Prompt:
Print out every line, exactly as written.

Record extracts:
:::::

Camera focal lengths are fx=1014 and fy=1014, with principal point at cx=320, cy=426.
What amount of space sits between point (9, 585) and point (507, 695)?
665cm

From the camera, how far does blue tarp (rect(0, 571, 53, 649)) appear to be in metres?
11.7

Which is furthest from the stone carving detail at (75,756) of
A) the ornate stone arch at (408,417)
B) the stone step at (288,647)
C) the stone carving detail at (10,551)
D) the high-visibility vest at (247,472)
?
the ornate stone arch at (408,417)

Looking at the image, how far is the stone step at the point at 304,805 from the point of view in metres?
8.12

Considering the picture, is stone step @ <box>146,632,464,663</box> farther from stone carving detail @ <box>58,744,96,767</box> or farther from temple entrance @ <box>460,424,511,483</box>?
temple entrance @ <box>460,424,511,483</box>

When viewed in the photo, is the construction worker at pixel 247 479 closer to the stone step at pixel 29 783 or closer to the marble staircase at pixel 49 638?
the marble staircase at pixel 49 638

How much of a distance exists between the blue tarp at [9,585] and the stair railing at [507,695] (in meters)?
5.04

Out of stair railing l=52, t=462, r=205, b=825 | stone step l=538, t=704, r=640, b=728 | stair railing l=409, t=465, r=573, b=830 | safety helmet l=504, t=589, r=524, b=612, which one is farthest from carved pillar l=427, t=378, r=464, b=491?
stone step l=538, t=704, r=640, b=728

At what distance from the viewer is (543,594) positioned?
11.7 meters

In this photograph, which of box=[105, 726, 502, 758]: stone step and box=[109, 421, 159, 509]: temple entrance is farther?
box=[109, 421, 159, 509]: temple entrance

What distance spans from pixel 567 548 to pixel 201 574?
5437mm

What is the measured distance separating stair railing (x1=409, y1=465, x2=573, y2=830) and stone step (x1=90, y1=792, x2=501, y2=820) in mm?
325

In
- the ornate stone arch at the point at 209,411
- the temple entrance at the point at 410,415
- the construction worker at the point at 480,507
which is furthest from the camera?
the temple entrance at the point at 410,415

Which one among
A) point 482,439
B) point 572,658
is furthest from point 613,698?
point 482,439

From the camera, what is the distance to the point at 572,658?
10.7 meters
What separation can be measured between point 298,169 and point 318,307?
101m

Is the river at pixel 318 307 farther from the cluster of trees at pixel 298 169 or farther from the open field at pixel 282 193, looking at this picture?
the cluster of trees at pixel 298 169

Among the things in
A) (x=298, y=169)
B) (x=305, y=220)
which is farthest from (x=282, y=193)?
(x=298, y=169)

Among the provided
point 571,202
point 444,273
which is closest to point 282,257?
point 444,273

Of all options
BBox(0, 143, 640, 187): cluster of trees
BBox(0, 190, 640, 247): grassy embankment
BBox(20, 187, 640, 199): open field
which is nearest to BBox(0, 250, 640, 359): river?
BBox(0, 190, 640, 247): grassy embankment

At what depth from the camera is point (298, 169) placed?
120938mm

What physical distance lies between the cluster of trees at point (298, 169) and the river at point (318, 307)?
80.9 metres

:::::

Output for this task:
Camera focal lengths are fx=1014 and fy=1014, with principal point at cx=320, cy=426.
What amount of space sits between point (9, 585) and point (507, 695)?
665cm

From the camera, how far does blue tarp (rect(0, 571, 53, 649)) appear to be in metres?
11.7

Which is furthest from the stone carving detail at (75,756) of
A) the ornate stone arch at (408,417)
B) the stone step at (288,647)
C) the stone carving detail at (10,551)
D) the high-visibility vest at (247,472)
?
the ornate stone arch at (408,417)

Looking at the image, how far is the stone step at the point at 304,805 from the point of view in metres?
8.12

Considering the picture, is stone step @ <box>146,632,464,663</box> farther from stone carving detail @ <box>58,744,96,767</box> or farther from temple entrance @ <box>460,424,511,483</box>?
temple entrance @ <box>460,424,511,483</box>

When viewed in the photo, is the construction worker at pixel 247 479 closer to the stone step at pixel 29 783 or closer to the marble staircase at pixel 49 638?
the marble staircase at pixel 49 638

How much of a distance exists between the blue tarp at [9,585] and the stair railing at [507,695] (in meters)?
5.04

Out of stair railing l=52, t=462, r=205, b=825 | stone step l=538, t=704, r=640, b=728 | stair railing l=409, t=465, r=573, b=830 | safety helmet l=504, t=589, r=524, b=612, which one is farthest from carved pillar l=427, t=378, r=464, b=491?
stone step l=538, t=704, r=640, b=728

At what distance from the viewer is (543,594) positioned?
11.7 meters

In this photograph, which of box=[105, 726, 502, 758]: stone step and box=[109, 421, 159, 509]: temple entrance is farther?
box=[109, 421, 159, 509]: temple entrance

What distance spans from pixel 567 548 to pixel 201 574?
5437mm

What is the measured distance separating stair railing (x1=409, y1=465, x2=573, y2=830) and stone step (x1=90, y1=792, x2=501, y2=820) in mm?
325

In
- the ornate stone arch at the point at 209,411
- the temple entrance at the point at 410,415
- the construction worker at the point at 480,507
which is furthest from the camera?
the temple entrance at the point at 410,415

Which one among
A) point 482,439
B) point 572,658
is furthest from point 613,698?
point 482,439

From the camera, what is the distance to the point at 572,658?
10.7 meters
What separation can be measured between point 298,169 and point 318,307?
101m

Is the river at pixel 318 307 farther from the cluster of trees at pixel 298 169 or farther from the open field at pixel 282 193, looking at this picture?
the cluster of trees at pixel 298 169

Among the things in
A) (x=298, y=169)
B) (x=305, y=220)
which is farthest from (x=282, y=193)?
(x=298, y=169)

Among the provided
point 571,202
point 444,273
which is closest to point 282,257?
point 444,273

Of all options
BBox(0, 143, 640, 187): cluster of trees
BBox(0, 190, 640, 247): grassy embankment
BBox(20, 187, 640, 199): open field
which is nearest to BBox(0, 250, 640, 359): river?
BBox(0, 190, 640, 247): grassy embankment

At what depth from the camera is point (298, 169) placed?
120938mm

What physical distance lies between the cluster of trees at point (298, 169) and the river at point (318, 307)?
80.9 metres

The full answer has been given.